Geschäftsordnung des Gemeindekirchenrats

Vorsitz
In seiner ersten Sitzung nach der Wahl wählt der GKR Vorsitz und Stellvertretung. In der Regel übernimmt eine Älteste oder ein Ältester den Vorsitz. Die Stellvertretung fällt in diesem Fall an die Inhaberin oder den Inhaber einer gemeindlichen Pfarrstelle; sind mehrere Pfarre-rinnen und Pfarrer in der Gemeinde, so sollen sie sich abwechseln (Art. 22 Abs. 1 Satz 4 und 5 GO – Grundordnung der EKBO); auch in diesem Fall handelt es sich um eine Wahl des GKR. Die oder der Vorsitzende und die Stellvertretung bereiten gemeinsam die Sitzungen des GKR vor, die im Allgemeinen einmal im Monat stattfinden (Art. 23 Abs. 1 GO). Der GKR sollte vorsorglich Regelungen für den Fall treffen, dass sowohl die oder der Vorsitzende als auch die Stellvertretung abwesend sind und für diesen Fall ein Mitglied des GKR mit der Vertretung bevollmächtigen. Sollte sich niemand für Vorsitz und Stellvertretung finden, regelt der GKR einvernehmlich mit der Super-intendentin oder dem Superintendenten den Vorsitz (Art. 22 Abs. 4 GO).

Geschäftsführung
Wenn nichts anderes beschlossen wird, nimmt die oder der Vorsitzende des GKR die Ge-schäftsführungsaufgaben wahr. Die Geschäftsführung umfasst die Vor- und Nachbereitung der GKR-Sitzungen gemeinsam mit der Stellvertreterin oder dem Stellvertreter sowie die Durchführung der Aufträge und Beschlüsse.
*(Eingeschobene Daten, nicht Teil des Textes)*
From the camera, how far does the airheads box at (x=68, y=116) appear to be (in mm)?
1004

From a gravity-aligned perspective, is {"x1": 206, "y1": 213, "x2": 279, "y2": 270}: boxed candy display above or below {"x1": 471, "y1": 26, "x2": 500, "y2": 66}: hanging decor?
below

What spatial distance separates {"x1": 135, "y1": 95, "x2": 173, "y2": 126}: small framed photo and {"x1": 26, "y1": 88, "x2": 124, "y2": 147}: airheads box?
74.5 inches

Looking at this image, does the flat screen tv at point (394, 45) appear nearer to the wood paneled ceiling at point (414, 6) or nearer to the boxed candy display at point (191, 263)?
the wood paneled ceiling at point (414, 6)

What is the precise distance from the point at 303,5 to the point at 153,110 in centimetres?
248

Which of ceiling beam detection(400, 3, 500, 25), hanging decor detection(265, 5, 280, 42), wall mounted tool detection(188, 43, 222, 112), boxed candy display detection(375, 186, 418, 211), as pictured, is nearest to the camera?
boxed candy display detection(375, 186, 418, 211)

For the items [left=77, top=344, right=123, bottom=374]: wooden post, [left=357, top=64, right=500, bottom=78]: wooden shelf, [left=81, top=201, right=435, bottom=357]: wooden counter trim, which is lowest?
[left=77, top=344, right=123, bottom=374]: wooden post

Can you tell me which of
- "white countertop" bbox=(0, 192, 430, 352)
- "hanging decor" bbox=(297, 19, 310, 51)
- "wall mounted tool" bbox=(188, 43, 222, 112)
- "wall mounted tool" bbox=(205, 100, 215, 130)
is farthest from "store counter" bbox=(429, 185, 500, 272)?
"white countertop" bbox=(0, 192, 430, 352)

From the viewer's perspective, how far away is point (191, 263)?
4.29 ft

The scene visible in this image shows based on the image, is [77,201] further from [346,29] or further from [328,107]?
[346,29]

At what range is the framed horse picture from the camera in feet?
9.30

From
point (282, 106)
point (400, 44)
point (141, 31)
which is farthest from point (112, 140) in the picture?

Im Übrigen muss der GKR die Wahrnehmung der Verwaltungsaufgaben in der Kirchengemeinde regeln. „Der Gemeindekirchenrat sorgt für die Erledigung der Geschäfte der laufenden Verwaltung der Kirchengemeinde. Er regelt die Wahrnehmung der Verantwortung für die einzelnen Aufgabenbereiche durch berufliche oder ehrenamtliche Mitarbeiterinnen und Mitarbeiter und legt Kompetenzen und Berichtspflichten fest“ (Art. 25 Abs. 1 GO). Der GKR muss regeln, wie die Geschäftsführungsaufgaben wahrgenommen werden, er bestimmt den Grad der Eigenständigkeit und Berichtspflichten, er legt ggf. fest, ob Dienste beruflich oder ehrenamtlich wahrgenommen werden.

Ausschüsse
Zur Vorbereitung und Ausführung seiner Entscheidungen kann der GKR Ausschüsse und Arbeitsgruppen bilden (Art 25 Abs. 3 GO). Diese sind dem GKR verantwortlich und können in der Regel keine rechtsverbindlichen Entscheidungen für die Kirchengemeinde fällen, es sei denn, der GKR legt zuvor den Rahmen und das Budget für die Beschlussfassung über ein-zelne nicht wesentliche Aufgaben fest.

Beschlussfähigkeit
Der GKR ist beschlussfähig, wenn mehr als die Hälfte seiner Mitglieder anwesend ist. Die Beschlussfähigkeit wird zu Beginn der Sitzung festgestellt. Verlassen GKR-Mitglieder wäh-rend der Sitzung kurzzeitig der Raum oder sind sie aufgrund persönlicher Betroffenheit von der Beschlussfassung ausgeschlossen (Art. 23 Abs. 7 GO) ändert das nichts an der Be-schlussfähigkeit des GKRs. Nach der oben dargestellten Form zählen stimmberechtigte Er-satzälteste als anwesende Mitglieder (Art 23 Abs. 4 GO). Bei Abstimmungen reicht – sofern nichts anderes geregelt ist – die einfache Mehrheit der abgegebenen Stimmen. Enthaltungen und ungültige Stimmen gelten als nicht abgegebene Stimmen. Bei Stimmengleichheit ist ein Antrag abgelehnt (vgl. hierzu Art. 23 Abs. 5 GO).

Beispiel:
Von den zehn Mitgliedern des GKR der St. Hoffnungsgemeinde sind acht sowie eine Ersatz-älteste anwesend. Letztere rückt gemäß einem grundsätzlichen GKR-Beschluss gemäß Artikel 16 Abs. 2 GO stellvertretend zum stimmberechtigten Mitglied auf. Ein Antrag erhält vier Ja-und drei Nein-Stimmen bei zwei Enthaltungen. Der Antrag ist angenommen, weil die Enthaltungen als nicht abgegebene Stimmen gelten. Bei einem anderen Antrag stimmt nur ein Mitglied mit Ja, während sich alle anderen enthalten. Auch dieser Antrag ist angenommen.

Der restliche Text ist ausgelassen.